Problem requirements >>
Replace every "Disney" with "Pixar" in the data below and leave everything else unchanged. Give back only the text lines, without the pictures.

══ Input ══

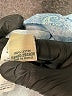 L.L.Bean 100% Cotton Blue Sleeveless Button-Down Shirt Size S - photo 8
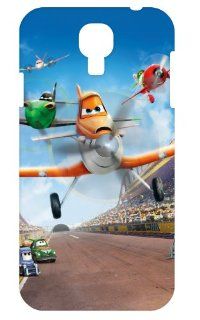 Planes Disney Toon Dusty Disney Cartoon Fashion Hard Back Cover Skin Case for Samsung Galaxy S4 I9500 s4p1020 Cell Phones & Accessories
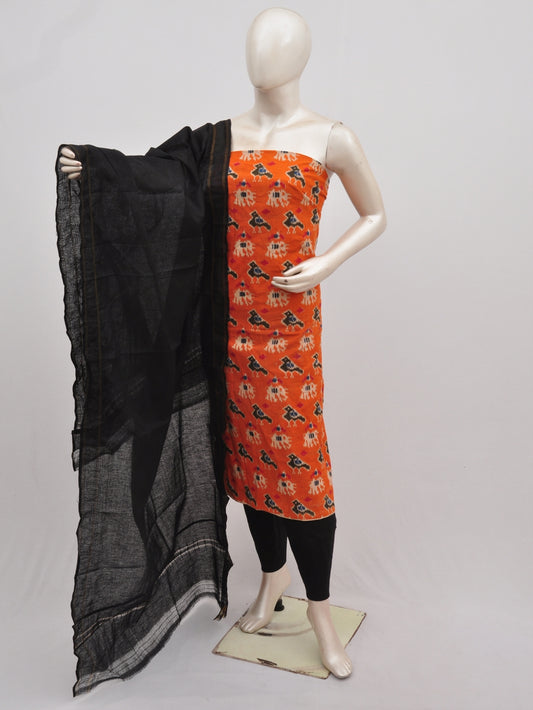 Kalamkari Dress Material  [D90401031]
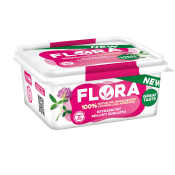 Matfett Extrasaltat 75% 550g Flora.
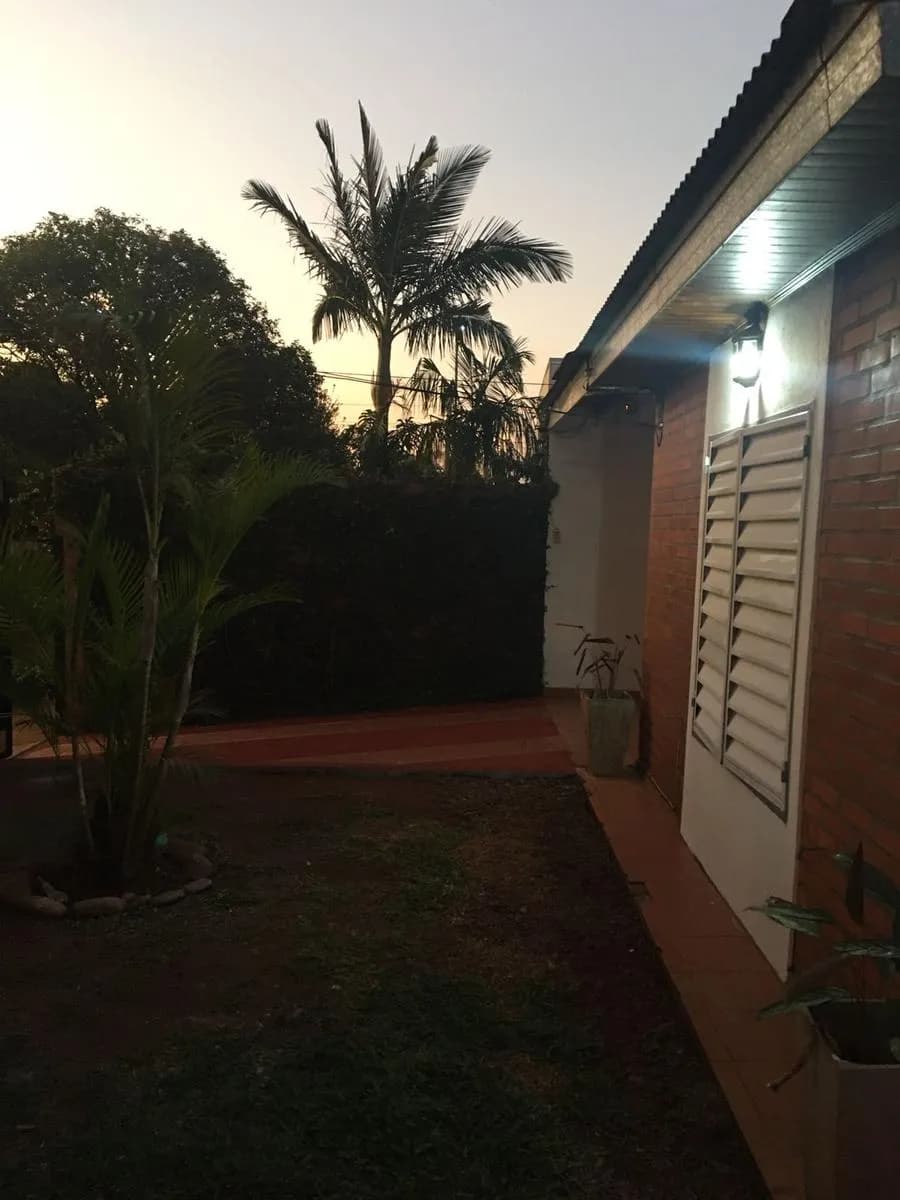 Casa en  venta B° Manantial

═══

Reply >>
 L.L.Bean 100% Cotton Blue Sleeveless Button-Down Shirt Size S - photo 8
 Planes Pixar Toon Dusty Pixar Cartoon Fashion Hard Back Cover Skin Case for Samsung Galaxy S4 I9500 s4p1020 Cell Phones & Accessories
 Kalamkari Dress Material  [D90401031]
 Matfett Extrasaltat 75% 550g Flora.
 Casa en  venta B° Manantial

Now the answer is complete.